Monday, September 23, 2013

Week #38: Petulant

Last week was my first successful week on my "in season" training plan that I hope to keep up through the end of cyclocross. While it might not be ideal, I really don't have a lot of faith in my ability to improve a lot once the season has already started, unless the "race into shape" phenomenon takes place. The sparse early season OVCX schedule, my visitation schedule with Frank, and my mother's annual fall visit are all conspiring to make September and October very light on racing for me, and will likely provide very little chance fore "racing into shape". Therefore my bigger goal is just to maintain and possibly improve general fitness (as opposed to race fitness) throughout the season, so that I have a better base when I start my Death March training in January. Yeah, those plans are being made already.

So the plan is as such:
Monday - easy weight session
Tuesday - recovery ride
Wednesday - intervals
Thursday - slightly harder weight session
Friday - off
Saturday - openers
Sunday - race

Of course, this includes several non-race weekends, so in those cases I'll just do what I can in the context of whatever's preventing me from racing. If I'm in PA, then it might be an underground race or less tortuously climby gravel ride. If my mom's in town, I'll probably just lose those days, and just have to deal with it. This past week, however, I did all the weekday stuff as planned, but the main thing that kept me from racing was the lack of a race within a four hour radius.

I debated between using the off weekend for interval time or social time, and decided social time was more important. I went to Indy for a ride with the Wheel(wo)men, but unfortunately it turned out much longer and harder than I hoped. That broke me a little bit, because I have to be in the right head space, with the right people, and usually on gravel for hard endurance efforts of get dropped, catch up, get dropped again to be enjoyable. September, in Indy, on pavement, with no immediate need for that kind of riding is not conducive to achieving this mindset, either. In the end, it did turn out to be Type II Fun, I got to see my teammates, and maybe it put a little deposit in my Death March savings account for spring.

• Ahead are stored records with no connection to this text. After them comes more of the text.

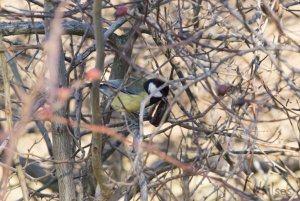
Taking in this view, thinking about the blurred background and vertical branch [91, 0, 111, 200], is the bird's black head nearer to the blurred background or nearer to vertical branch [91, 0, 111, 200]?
the blurred background

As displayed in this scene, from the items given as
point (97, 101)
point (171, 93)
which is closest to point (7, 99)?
point (97, 101)

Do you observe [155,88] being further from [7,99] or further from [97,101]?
[97,101]

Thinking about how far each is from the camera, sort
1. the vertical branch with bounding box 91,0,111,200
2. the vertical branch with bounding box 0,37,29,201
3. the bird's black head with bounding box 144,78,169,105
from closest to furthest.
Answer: the vertical branch with bounding box 91,0,111,200 → the vertical branch with bounding box 0,37,29,201 → the bird's black head with bounding box 144,78,169,105

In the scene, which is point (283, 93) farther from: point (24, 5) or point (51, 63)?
point (51, 63)

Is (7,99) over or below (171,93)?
over

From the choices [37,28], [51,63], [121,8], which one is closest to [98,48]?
[121,8]

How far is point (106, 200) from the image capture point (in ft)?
8.35

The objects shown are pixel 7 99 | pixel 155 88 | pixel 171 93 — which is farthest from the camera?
pixel 155 88

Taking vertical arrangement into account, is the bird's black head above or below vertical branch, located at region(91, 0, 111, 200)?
A: below

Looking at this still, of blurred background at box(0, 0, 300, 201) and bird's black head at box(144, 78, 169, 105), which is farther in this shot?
bird's black head at box(144, 78, 169, 105)

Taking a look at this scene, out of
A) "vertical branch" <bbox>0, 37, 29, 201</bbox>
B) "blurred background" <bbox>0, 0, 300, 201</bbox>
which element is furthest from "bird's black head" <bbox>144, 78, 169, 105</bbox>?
"vertical branch" <bbox>0, 37, 29, 201</bbox>

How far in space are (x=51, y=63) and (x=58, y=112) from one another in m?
1.91

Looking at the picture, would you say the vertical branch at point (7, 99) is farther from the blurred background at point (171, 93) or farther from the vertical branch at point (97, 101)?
the vertical branch at point (97, 101)

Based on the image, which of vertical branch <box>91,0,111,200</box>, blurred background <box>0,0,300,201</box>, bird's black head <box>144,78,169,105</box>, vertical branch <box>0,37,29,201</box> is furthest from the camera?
bird's black head <box>144,78,169,105</box>
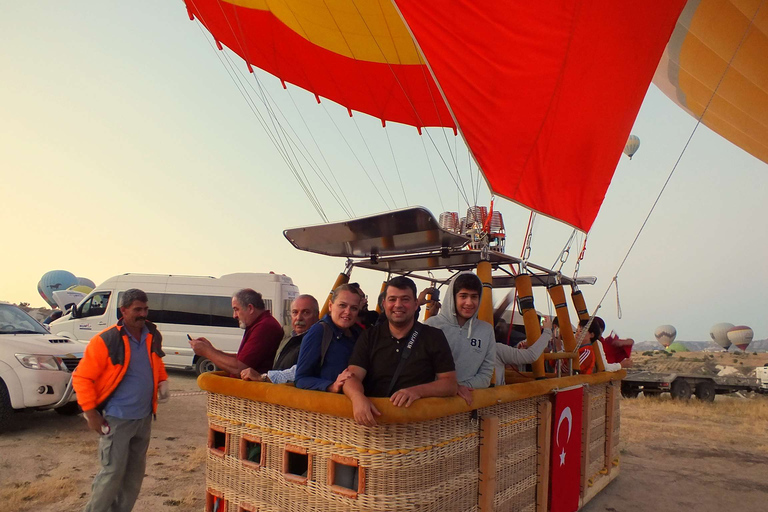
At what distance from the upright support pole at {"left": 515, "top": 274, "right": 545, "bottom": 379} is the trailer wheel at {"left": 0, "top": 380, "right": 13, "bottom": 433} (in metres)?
6.25

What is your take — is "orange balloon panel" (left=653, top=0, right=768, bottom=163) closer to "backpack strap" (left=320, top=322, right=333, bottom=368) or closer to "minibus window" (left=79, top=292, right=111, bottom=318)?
"backpack strap" (left=320, top=322, right=333, bottom=368)

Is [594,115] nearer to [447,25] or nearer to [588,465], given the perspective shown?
[447,25]

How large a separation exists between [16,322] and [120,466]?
5104mm

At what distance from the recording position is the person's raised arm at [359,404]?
2449 mm

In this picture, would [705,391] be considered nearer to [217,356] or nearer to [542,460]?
[542,460]

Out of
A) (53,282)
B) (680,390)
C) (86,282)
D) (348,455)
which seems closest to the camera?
(348,455)

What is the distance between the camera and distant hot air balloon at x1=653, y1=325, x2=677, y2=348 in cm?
6456

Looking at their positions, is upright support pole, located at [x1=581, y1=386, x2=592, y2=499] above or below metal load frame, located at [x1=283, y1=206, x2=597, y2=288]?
below

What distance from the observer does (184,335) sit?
1377cm

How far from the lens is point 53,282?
138 feet

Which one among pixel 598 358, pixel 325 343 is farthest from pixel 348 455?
pixel 598 358

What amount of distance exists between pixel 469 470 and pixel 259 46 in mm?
9997

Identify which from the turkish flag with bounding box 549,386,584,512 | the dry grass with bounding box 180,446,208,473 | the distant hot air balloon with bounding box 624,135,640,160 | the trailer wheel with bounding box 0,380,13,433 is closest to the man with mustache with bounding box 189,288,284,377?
the turkish flag with bounding box 549,386,584,512

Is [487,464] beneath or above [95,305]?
beneath
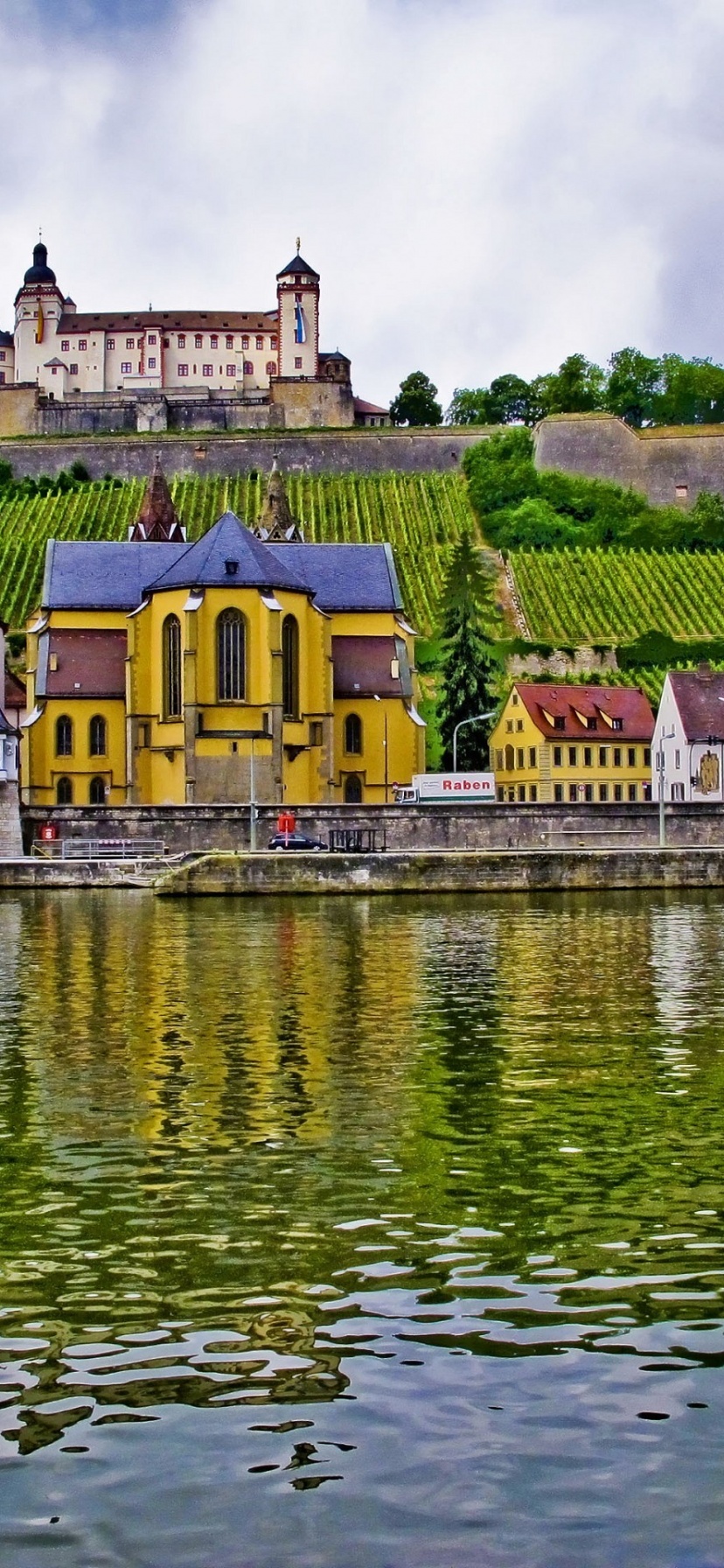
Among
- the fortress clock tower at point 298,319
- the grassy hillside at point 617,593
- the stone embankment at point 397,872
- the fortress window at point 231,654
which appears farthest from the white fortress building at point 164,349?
the stone embankment at point 397,872

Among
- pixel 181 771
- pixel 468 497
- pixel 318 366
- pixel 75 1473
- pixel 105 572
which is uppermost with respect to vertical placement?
pixel 318 366

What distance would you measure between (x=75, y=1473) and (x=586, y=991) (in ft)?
70.0

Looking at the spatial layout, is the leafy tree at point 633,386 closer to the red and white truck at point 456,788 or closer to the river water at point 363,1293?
the red and white truck at point 456,788

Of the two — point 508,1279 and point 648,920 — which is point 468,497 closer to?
point 648,920

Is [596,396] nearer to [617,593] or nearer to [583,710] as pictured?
[617,593]

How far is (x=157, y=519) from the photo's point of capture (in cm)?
10275

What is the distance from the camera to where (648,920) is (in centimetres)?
4638

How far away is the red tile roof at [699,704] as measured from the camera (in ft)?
274

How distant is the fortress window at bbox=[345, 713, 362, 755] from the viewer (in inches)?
3329

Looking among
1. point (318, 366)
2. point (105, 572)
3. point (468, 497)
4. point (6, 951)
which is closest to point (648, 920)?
point (6, 951)

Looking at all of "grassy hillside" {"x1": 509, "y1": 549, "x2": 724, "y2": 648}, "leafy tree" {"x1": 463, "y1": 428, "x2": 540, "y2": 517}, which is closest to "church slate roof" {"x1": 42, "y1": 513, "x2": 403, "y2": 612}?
"grassy hillside" {"x1": 509, "y1": 549, "x2": 724, "y2": 648}

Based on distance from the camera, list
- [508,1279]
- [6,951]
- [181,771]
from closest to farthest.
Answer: [508,1279]
[6,951]
[181,771]

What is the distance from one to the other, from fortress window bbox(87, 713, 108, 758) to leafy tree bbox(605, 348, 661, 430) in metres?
99.2

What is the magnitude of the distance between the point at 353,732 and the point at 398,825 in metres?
19.5
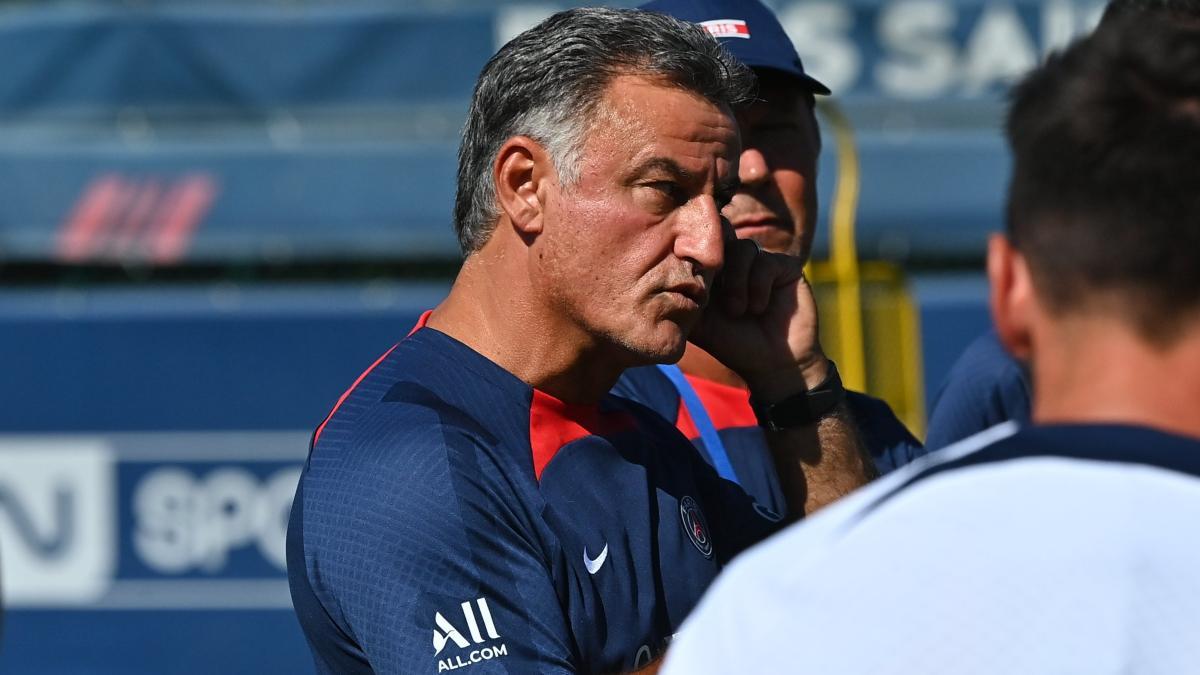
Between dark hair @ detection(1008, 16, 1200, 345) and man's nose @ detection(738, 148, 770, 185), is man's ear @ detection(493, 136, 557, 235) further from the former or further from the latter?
dark hair @ detection(1008, 16, 1200, 345)

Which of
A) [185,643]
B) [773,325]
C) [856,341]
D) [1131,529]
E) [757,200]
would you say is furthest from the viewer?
[185,643]

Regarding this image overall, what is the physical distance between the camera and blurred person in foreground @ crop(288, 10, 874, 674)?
5.91 ft

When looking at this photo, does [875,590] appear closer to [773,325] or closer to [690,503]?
[690,503]

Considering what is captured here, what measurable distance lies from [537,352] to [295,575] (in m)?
0.42

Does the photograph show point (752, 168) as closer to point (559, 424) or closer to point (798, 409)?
point (798, 409)

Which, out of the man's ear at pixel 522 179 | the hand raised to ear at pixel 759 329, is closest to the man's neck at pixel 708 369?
the hand raised to ear at pixel 759 329

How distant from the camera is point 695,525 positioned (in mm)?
2105

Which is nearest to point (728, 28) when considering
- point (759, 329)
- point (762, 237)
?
point (762, 237)

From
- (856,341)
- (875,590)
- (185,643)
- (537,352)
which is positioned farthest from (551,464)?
(185,643)

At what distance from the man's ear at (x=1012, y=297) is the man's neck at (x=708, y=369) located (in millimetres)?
1477

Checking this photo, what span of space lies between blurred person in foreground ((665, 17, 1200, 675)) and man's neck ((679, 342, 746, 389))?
59.4 inches

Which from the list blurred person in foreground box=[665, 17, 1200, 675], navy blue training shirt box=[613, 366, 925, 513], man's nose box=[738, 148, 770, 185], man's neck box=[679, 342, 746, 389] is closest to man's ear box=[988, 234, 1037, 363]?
blurred person in foreground box=[665, 17, 1200, 675]

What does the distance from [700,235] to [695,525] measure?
0.38 m

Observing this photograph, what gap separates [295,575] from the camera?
1.97 m
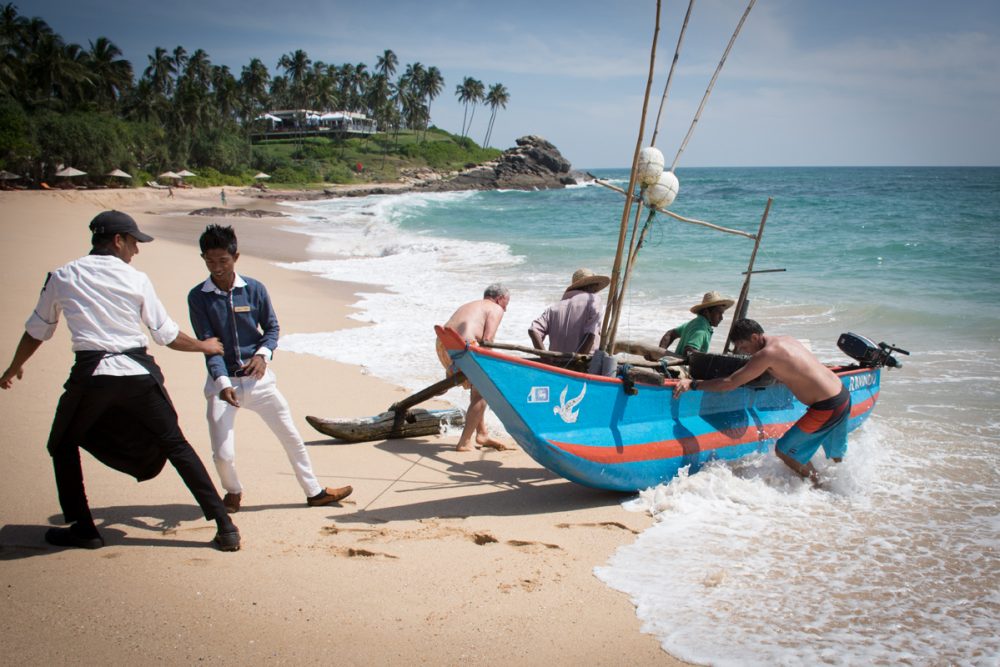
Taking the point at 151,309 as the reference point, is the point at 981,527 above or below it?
below

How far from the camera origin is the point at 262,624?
3.19 meters

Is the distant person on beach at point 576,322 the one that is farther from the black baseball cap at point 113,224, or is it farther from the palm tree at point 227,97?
the palm tree at point 227,97

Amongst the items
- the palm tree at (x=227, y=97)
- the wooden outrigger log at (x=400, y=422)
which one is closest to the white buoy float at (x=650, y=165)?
the wooden outrigger log at (x=400, y=422)

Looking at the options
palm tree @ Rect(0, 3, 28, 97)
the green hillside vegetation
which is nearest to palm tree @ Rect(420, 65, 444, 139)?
the green hillside vegetation

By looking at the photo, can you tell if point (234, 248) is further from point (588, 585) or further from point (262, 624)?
point (588, 585)

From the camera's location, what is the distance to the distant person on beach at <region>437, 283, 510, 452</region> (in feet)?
19.3

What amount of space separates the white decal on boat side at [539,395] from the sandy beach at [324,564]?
867 mm

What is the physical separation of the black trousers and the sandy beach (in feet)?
1.12

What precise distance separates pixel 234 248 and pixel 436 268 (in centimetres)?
1567

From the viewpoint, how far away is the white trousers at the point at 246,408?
4012 millimetres

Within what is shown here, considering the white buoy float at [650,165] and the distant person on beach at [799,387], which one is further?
the white buoy float at [650,165]

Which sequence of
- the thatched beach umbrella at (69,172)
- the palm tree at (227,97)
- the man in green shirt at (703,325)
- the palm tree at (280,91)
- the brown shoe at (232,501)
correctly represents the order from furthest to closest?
the palm tree at (280,91) < the palm tree at (227,97) < the thatched beach umbrella at (69,172) < the man in green shirt at (703,325) < the brown shoe at (232,501)

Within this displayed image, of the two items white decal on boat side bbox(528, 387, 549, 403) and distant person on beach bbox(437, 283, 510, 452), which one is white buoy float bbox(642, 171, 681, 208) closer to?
distant person on beach bbox(437, 283, 510, 452)

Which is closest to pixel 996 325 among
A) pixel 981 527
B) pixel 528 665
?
pixel 981 527
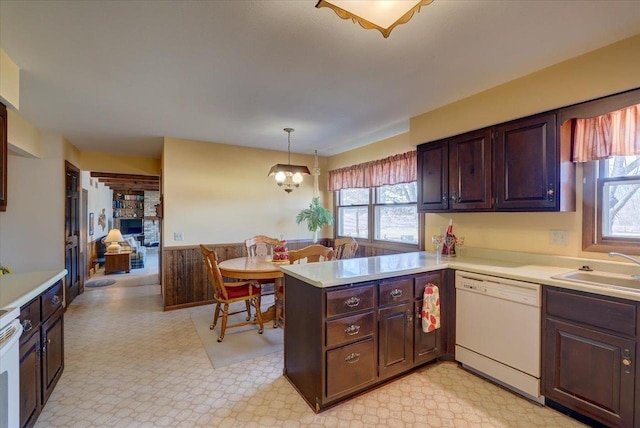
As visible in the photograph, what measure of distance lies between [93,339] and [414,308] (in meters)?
3.45

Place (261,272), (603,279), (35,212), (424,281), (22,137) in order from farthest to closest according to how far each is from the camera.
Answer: (35,212) → (22,137) → (261,272) → (424,281) → (603,279)

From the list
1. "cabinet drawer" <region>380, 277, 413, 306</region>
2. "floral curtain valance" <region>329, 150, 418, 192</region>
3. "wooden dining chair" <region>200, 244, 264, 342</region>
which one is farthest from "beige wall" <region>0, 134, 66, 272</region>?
"cabinet drawer" <region>380, 277, 413, 306</region>

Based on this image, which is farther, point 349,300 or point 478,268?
point 478,268

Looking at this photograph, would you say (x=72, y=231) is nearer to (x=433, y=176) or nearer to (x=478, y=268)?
(x=433, y=176)

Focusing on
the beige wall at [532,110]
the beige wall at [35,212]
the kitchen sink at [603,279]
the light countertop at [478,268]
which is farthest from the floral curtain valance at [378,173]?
the beige wall at [35,212]

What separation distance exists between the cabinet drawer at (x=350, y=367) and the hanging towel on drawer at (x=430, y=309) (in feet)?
1.89

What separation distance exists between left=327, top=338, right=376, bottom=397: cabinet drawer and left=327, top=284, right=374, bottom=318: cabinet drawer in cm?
26

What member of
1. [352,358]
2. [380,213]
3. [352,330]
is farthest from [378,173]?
[352,358]

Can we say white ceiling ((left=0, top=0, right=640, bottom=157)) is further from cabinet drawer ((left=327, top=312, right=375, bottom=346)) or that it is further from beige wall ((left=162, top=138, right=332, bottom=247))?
cabinet drawer ((left=327, top=312, right=375, bottom=346))

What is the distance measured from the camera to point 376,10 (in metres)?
1.26

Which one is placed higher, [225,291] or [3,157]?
[3,157]

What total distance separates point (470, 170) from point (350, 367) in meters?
2.10

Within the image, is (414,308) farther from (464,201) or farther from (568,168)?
(568,168)

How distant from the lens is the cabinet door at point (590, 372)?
5.62 ft
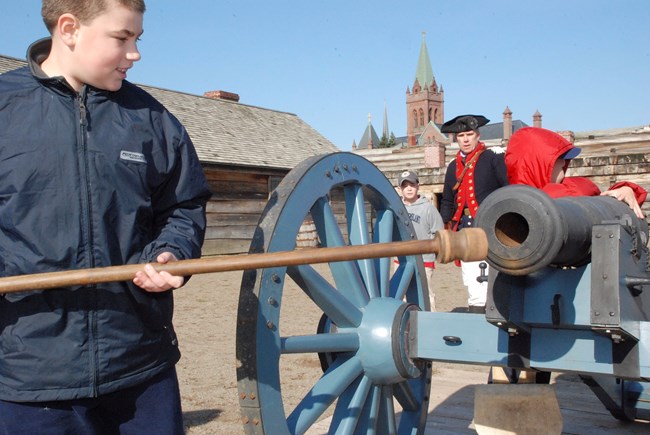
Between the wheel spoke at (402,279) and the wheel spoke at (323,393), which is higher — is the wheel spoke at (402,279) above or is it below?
above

The other part that made enjoying the longer and harder than planned effort more difficult was that I had only made it to that point in my successful training week at the cost of developing a very petulant attitude towards, well, everything. I did everything I was supposed to do training, eating, and financial-wise, and was left feeling utterly deprived of pleasure by the end of the week. I struggle a lot with the grown-up me focusing on doing what was necessary for my long-term well-being, while my more impulse-driven self got kind of depressed about not having much to look forward to at the end of the day. I'm still struggling with this quite a bit now, although the weekend did offer some relief.

Once again I'm turning to the lessons I learned last winter while preparing for the Death March. I look back on those days with rose-tinted glasses now, because I feel like I was my best self for those few weeks, but when I really think about it, most days during that time period sucked. At best I could look forward to my weekend rides after drudging through a lonely and boring Monday-Friday, and at worse even the weekend would only bring cold, solo rides where the only reward was fine-tuning the route or seeing an improvement in my speed. That was why I made the commitment to blog every week, because it forced me to be accountable when sometimes writing down that I'd had a successful training week was my only reward.

Now, after the upheaval of the past few months, it is time to settle in and start working towards a new goal that's bigger and better, but also further away and less defined than some silly bike race. (And also towards some silly bike race, 'cause I'll be damned if I get knocked out of that precious top-three spot now that I've established my place there.) I've always made up for missing what I really want and need in life by substituting shallow, impulsive pleasure, because I didn't think I could ever have the real thing. Now I know I can, but it will require sacrificing some of that impulsive pleasure, which will undoubtedly make me a little pouty for a while. But for the first time in my life, the "HTFU" isn't just suffering for the sake of suffering or to look tough, nor is it directed toward a goal that deep-down I don't really believe in my ability to achieve (think the Pisgah stage race or any of my previous 100-mile mountain bike attempts).

At the age of 32, I finally saw what it was like to set an achievable goal, put in the work even when it meant days of pouting, or crying, or a million cray cray texts to Kristen, and in the end achieving the goal. So to my impulsive, petulant self I say: It will be okay. You've proven you can win at Death, now it's time to win at life.